On the basis of the simulated results of tuning c, it is obvious that an optimized coil and magnetic circuit could provide significantly higher power on drifters under sea excitation. However, the mechanical fabrication of the roller provides limitation on the maximal theoretical value of c. Based on our experience in designing electromagnetic converters and according to [22], the coupling coefficient could be increased up to 1.5 Wb/rad. Then, according to results shown in Fig. 10, the harvested energy using the designed KEH could increase up to 600 mJ, meaning that an average power of around 10 mW could be feasible for this application. The fabrication, optimization and the experimental test in real conditions of the herein presented KEH are future aims of our development.

5 Conclusions

The main aim of this paper is to present an innovative concept of Kinetic Energy Harvester (KEH) for oceanic drifter applications. The presented system could provide an unlimited source of energy for low-power, long-time monitoring systems. The proposed concept of KEH is based on a rolling mass resonator with an electromagnetic converter. This converter includes a magnetic system of permanent magnets that oscillates with respect to a coil fixed to the frame. The motion of the roller and the magnets caused by the waves induces a current on the coil that would potentially power the drifter electronics. The geometrical parameters of KEH have been designed for this purpose and some of them have been assumed from a wearable application previously presented in [14]. The herein scientific contribution is based on the model-based design of this KEH adapted for oceanic drifter applications.
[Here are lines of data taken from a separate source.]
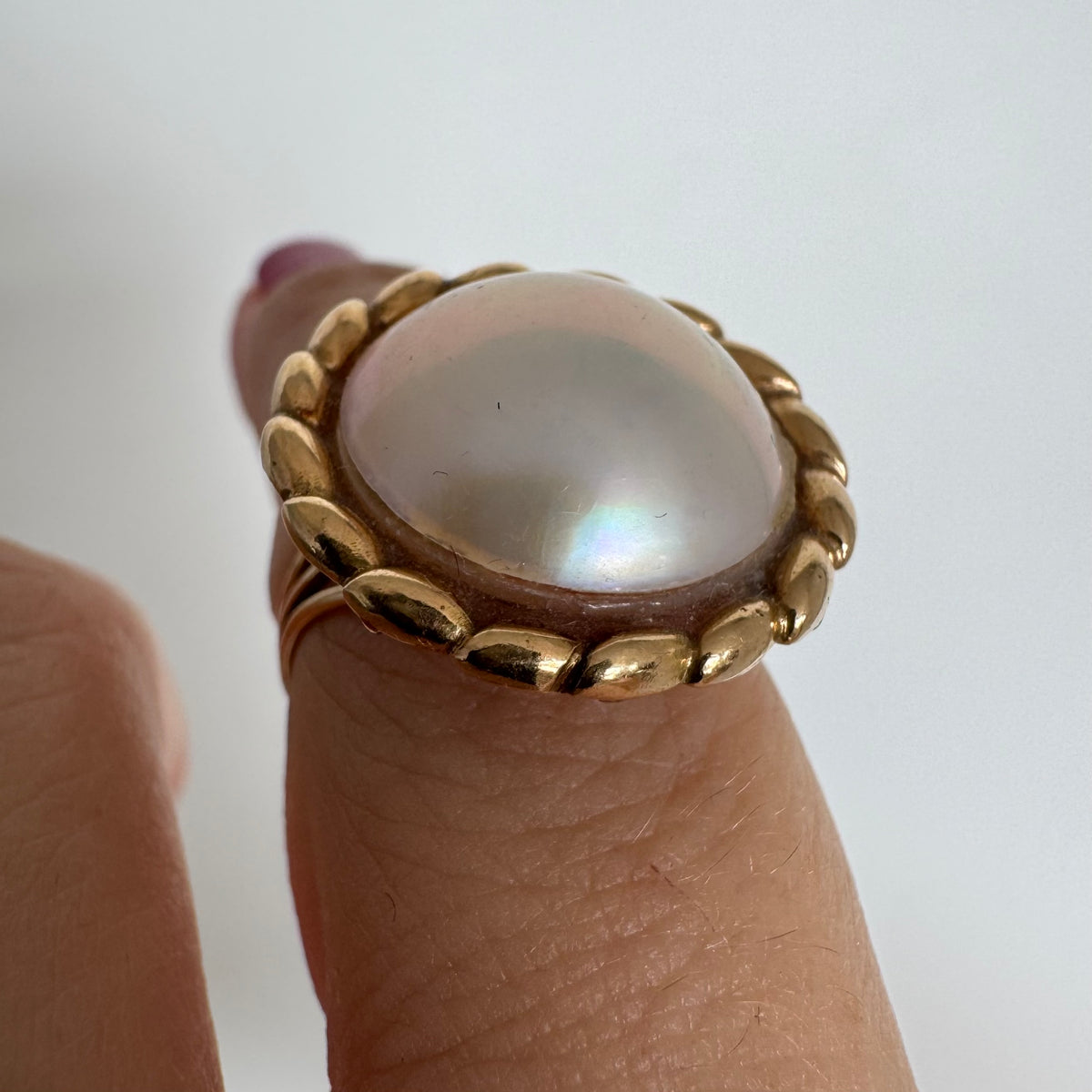 14K gold ring set with pearl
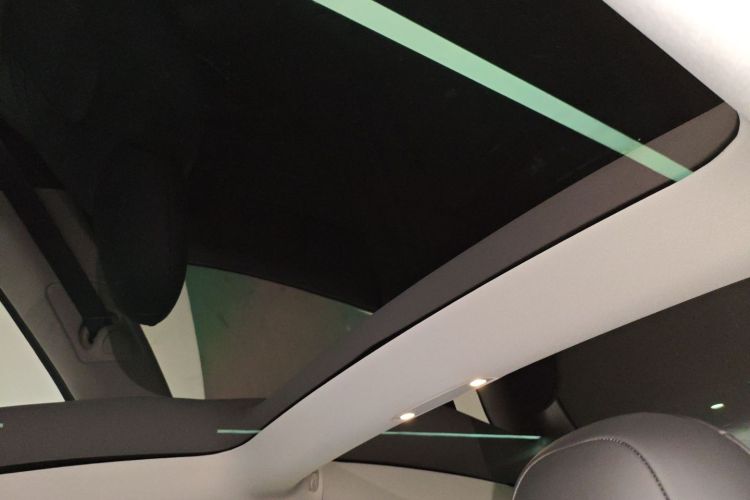 特斯拉 Model 3 2021款 标准续航后驱升级版局部细节22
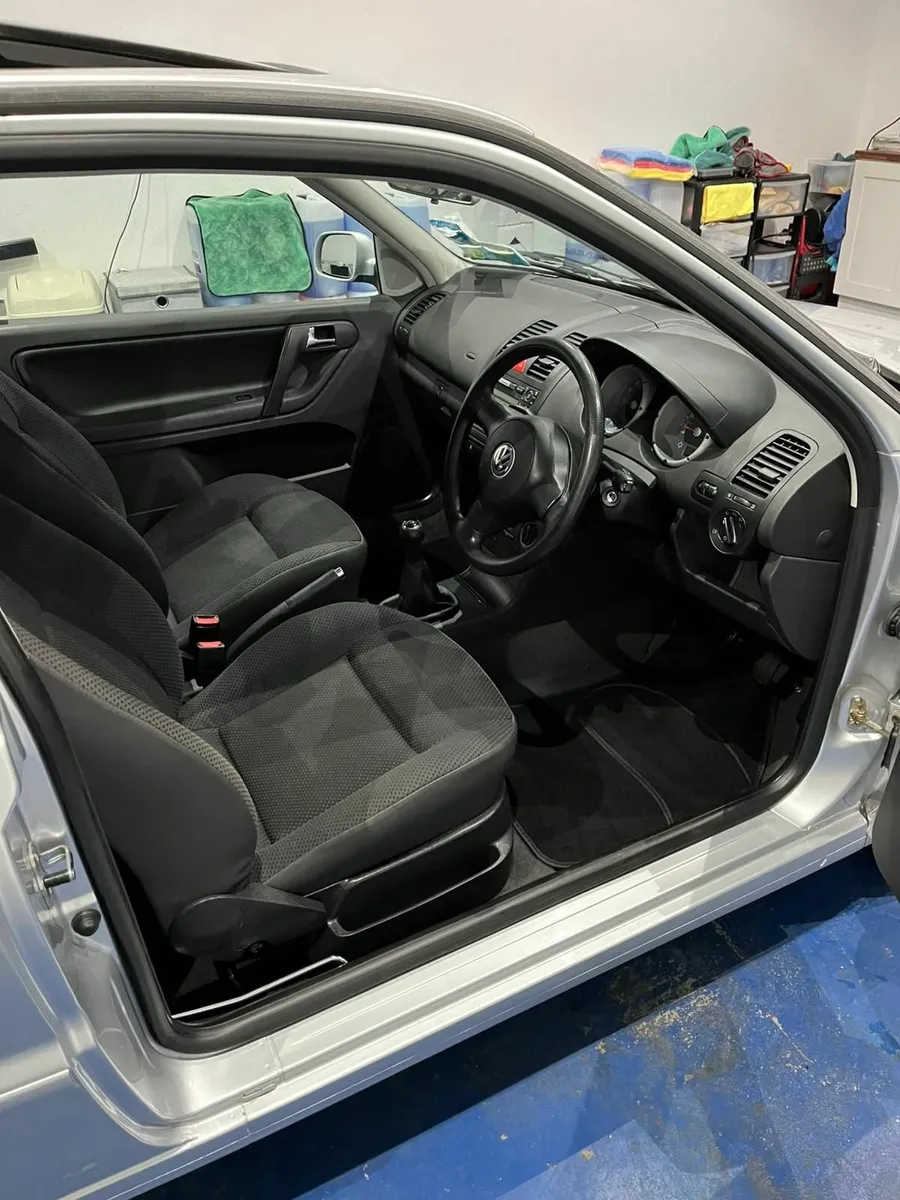Volkswagen Polo 2001 - Image 4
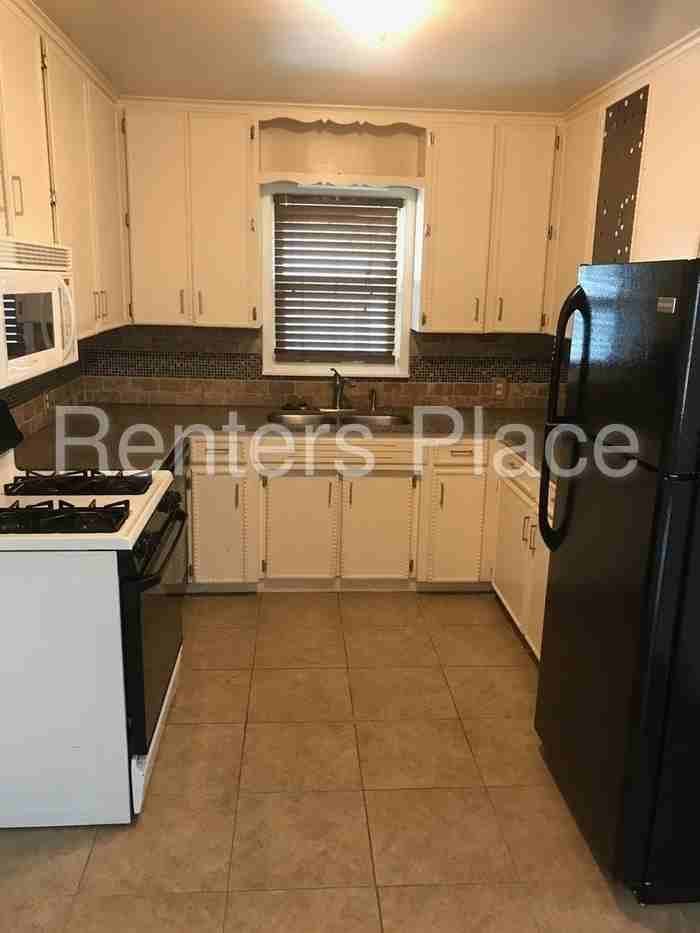 413 S 73rd E Ave - Photo 2 of 8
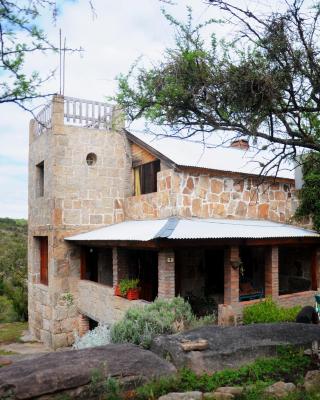 LA TOMA Complejo de Montaña - Cabañas y Habitaciones en Hosteria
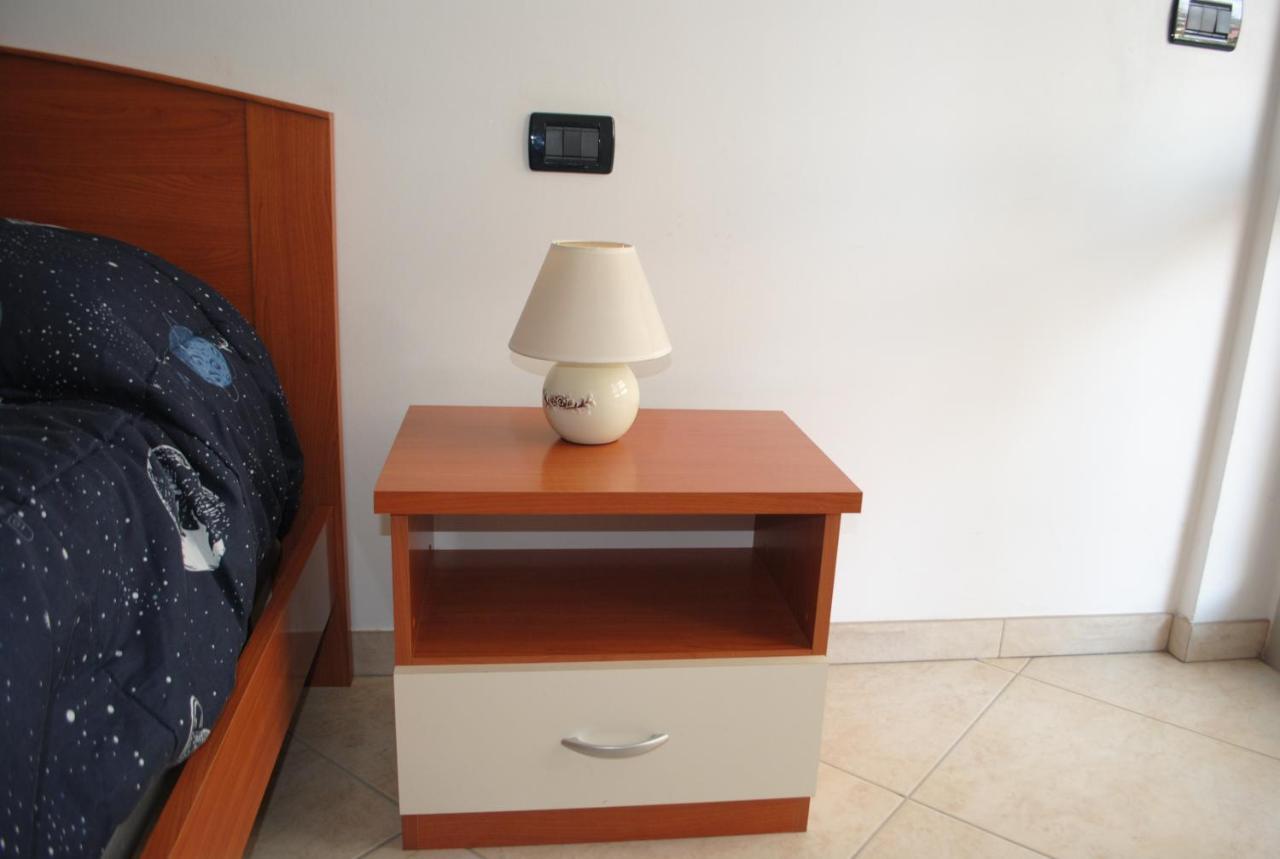 Appartamento A Marina dʼAndora מראה חיצוני תמונה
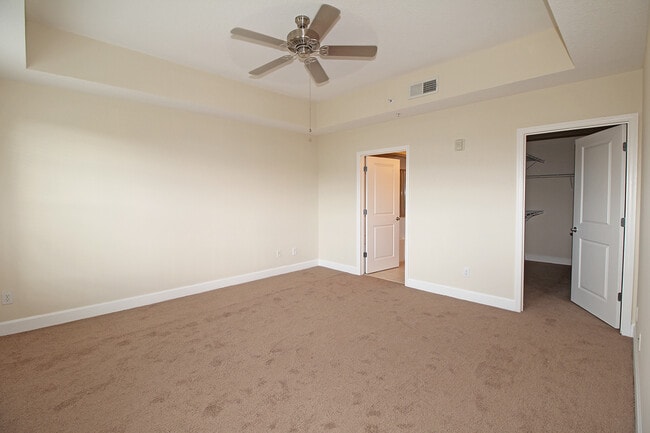 Building Photo - Top Floor 3/2 Condo in Artisan Park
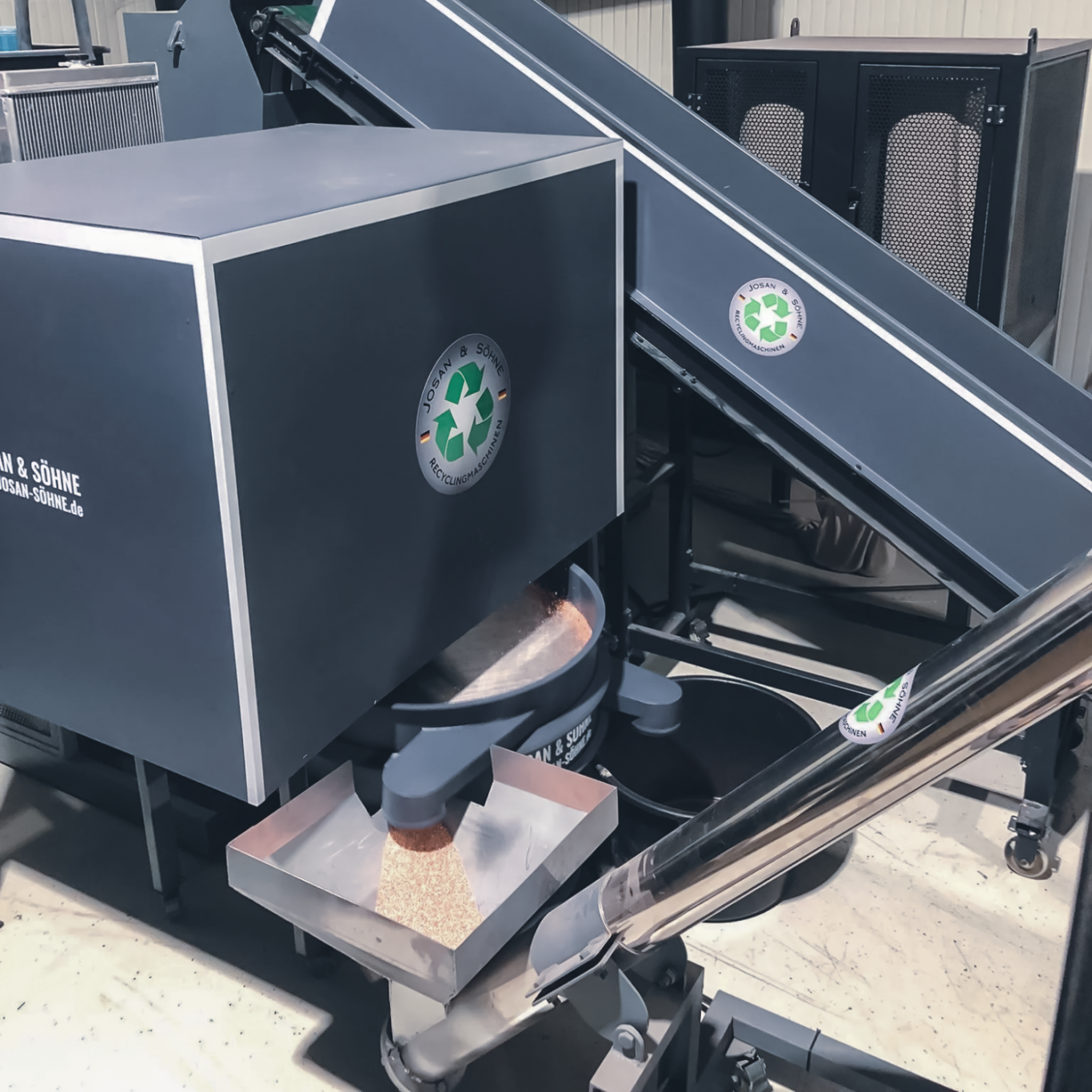 Kabelgranulieranlage S90 im Einsatz mit Kupfergranulat JOSAN Frontale Ansicht der JOSAN Kabelgranulieranlage S90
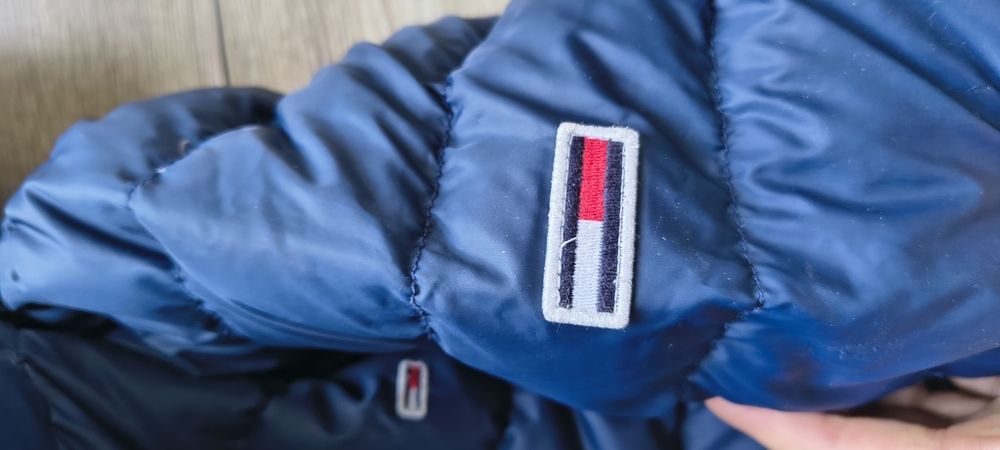 Puchowa kurtka zimowa Tommy Jeans (Hilfiger) DWODW08588 Rozmiar L Granatowa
On the one hand, simulation using OrcaFlex provides data of the motion of a specific drifter and its frequency under known sea conditions. Resulting natural frequencies at each DOF of the drifter have been analytically validated. Also, they have been compared with the experimental results reported in previous papers where similar oceanic drifters have been deployed in controlled sea areas. The KEH have been designed to capture the energy from the drifter’s motion, composed of surge and heave oscillation and pitch rotation. These oscillation and rotation movements have been used as input vectors for the multibody model of the KEH.

On the other hand, the multibody system of rolling mass has been defined in MSC.ADAMS. It includes the excitation of the frame forced by the drifter and the mechanical and electro-mechanical damping models. Results show how the motion of the rolling mass is transformed into electrical power by the coil’s induced current. Using the initial physical parameters and the obtained OrcaFlex motion vectors, around 23 mJ of electrical energy have been harvested during a 60-s simulation. Furthermore, simulations performed with different parameters of the electro-mechanical coupling model show that its optimization leads to an improvement of up to 600 mJ of electrical energy under the same sea conditions.

The presented design and simulations show that this energy harvesting application could be successfully employed to expand the autonomy of oceanic drifters. The fabrication, optimization and the experimental test in real conditions of the herein presented KEH are future aims of our development.

Data Availability Statement

This manuscript has associated data in a data repository. [Authors’ comment: Data from the deployment of three WO (TABLE I) drifting around the Catalan coast, between the 9/06/2021 and the 22/06/2021 is available in the MELOA catalogue in [23].]